How to complete this task:
Go through the data below and return each line containing the word "Movie".

Short descriptive text snippets:
▬▬▬

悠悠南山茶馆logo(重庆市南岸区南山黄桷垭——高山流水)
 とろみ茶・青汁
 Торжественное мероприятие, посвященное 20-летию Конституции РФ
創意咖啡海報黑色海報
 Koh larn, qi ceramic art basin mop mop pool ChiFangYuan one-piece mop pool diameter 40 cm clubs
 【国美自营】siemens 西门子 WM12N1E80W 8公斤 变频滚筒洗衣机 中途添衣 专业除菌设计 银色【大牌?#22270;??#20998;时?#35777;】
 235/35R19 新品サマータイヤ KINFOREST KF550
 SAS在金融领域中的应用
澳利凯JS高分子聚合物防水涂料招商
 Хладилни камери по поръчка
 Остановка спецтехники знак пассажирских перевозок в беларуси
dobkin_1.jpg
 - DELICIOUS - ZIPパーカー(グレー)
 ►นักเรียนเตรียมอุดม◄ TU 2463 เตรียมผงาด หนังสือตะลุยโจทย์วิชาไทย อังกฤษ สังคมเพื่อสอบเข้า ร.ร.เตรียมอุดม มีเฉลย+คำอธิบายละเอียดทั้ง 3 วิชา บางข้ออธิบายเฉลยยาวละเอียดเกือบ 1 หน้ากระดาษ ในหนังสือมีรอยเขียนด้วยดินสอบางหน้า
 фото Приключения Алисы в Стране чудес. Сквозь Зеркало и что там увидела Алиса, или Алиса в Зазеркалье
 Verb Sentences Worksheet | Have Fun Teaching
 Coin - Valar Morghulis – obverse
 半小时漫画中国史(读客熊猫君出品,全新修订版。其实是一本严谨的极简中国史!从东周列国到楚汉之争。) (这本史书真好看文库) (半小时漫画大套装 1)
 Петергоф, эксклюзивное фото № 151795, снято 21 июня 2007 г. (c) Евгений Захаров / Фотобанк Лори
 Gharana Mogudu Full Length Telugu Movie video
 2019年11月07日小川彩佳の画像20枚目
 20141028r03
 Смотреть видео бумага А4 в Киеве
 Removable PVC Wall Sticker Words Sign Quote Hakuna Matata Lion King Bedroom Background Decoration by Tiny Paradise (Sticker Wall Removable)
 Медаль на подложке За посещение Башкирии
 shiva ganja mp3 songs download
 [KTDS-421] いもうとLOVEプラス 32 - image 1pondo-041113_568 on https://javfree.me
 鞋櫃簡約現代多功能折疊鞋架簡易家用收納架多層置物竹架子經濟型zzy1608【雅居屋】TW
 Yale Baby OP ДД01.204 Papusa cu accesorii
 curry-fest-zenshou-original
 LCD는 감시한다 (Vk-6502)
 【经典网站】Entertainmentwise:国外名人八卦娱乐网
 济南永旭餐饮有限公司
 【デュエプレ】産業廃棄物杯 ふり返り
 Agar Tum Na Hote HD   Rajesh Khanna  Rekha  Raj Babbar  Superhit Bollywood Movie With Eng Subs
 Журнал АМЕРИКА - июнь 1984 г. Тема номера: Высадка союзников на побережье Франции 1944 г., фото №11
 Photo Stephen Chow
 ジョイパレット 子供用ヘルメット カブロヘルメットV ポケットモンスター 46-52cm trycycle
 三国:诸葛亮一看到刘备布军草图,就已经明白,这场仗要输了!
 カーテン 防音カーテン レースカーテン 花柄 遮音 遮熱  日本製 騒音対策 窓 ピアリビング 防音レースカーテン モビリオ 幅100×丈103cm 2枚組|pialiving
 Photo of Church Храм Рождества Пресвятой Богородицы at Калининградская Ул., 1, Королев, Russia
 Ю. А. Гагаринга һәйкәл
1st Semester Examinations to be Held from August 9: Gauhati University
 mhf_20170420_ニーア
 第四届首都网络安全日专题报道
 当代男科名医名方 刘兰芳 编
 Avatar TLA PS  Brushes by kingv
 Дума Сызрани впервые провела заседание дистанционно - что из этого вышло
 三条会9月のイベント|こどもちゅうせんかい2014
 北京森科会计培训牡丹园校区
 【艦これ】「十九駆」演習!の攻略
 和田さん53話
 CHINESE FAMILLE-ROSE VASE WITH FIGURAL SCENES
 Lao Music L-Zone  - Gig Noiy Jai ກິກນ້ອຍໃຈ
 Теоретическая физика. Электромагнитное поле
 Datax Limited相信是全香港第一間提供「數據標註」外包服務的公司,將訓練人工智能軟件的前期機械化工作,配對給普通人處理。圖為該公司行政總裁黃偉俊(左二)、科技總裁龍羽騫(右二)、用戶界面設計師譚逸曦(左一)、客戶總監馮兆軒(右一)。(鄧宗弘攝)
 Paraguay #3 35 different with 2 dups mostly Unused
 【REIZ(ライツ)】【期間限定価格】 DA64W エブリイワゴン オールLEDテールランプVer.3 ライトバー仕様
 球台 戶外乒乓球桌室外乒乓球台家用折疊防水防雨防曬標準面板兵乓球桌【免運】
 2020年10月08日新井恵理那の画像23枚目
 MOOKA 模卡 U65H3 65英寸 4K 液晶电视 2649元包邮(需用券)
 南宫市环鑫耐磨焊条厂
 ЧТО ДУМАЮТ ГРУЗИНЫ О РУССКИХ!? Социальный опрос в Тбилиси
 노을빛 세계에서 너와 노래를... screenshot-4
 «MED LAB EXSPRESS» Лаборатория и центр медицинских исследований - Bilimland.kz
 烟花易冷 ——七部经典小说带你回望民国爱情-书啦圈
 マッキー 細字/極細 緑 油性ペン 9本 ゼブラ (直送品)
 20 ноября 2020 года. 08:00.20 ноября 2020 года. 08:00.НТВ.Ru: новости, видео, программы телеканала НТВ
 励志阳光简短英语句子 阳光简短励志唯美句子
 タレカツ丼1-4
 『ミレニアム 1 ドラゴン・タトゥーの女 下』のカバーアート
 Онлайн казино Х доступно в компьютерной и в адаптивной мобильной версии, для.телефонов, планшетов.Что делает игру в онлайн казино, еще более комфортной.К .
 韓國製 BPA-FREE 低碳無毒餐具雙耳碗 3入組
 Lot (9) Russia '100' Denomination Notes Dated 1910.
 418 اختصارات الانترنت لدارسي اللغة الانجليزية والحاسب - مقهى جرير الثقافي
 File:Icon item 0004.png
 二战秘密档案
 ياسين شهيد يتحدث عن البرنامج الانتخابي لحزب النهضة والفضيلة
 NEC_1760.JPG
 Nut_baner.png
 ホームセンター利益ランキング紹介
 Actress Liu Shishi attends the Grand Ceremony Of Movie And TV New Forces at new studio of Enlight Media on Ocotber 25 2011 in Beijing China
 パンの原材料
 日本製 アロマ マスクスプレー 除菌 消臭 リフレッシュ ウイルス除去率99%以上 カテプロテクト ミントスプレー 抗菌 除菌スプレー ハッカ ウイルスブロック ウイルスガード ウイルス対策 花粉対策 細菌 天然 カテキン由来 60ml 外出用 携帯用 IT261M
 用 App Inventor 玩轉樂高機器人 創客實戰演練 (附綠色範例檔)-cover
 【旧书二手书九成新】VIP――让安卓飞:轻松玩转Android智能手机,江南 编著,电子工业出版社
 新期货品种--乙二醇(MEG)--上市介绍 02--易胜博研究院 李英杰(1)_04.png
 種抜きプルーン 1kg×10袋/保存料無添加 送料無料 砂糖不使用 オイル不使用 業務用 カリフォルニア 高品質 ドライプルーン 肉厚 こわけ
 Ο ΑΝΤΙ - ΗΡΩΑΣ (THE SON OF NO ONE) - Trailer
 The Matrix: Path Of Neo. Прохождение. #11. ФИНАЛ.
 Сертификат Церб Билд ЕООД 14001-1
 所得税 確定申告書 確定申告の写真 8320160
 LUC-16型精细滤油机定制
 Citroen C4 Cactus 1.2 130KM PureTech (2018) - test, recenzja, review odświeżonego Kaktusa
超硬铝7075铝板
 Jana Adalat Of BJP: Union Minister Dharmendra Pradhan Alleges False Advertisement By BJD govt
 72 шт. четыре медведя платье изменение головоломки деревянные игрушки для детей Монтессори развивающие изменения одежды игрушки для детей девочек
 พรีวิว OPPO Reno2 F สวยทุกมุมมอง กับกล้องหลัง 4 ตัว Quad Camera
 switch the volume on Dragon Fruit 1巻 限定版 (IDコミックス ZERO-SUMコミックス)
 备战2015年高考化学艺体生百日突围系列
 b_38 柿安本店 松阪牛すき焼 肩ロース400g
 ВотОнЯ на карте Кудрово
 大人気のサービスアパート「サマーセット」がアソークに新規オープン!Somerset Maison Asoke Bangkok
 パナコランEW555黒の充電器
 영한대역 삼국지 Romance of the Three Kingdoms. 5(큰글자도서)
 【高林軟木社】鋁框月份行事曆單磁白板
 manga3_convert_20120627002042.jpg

▬▬▬

Your response:
 Gharana Mogudu Full Length Telugu Movie video
 Agar Tum Na Hote HD   Rajesh Khanna  Rekha  Raj Babbar  Superhit Bollywood Movie With Eng Subs
 Actress Liu Shishi attends the Grand Ceremony Of Movie And TV New Forces at new studio of Enlight Media on Ocotber 25 2011 in Beijing China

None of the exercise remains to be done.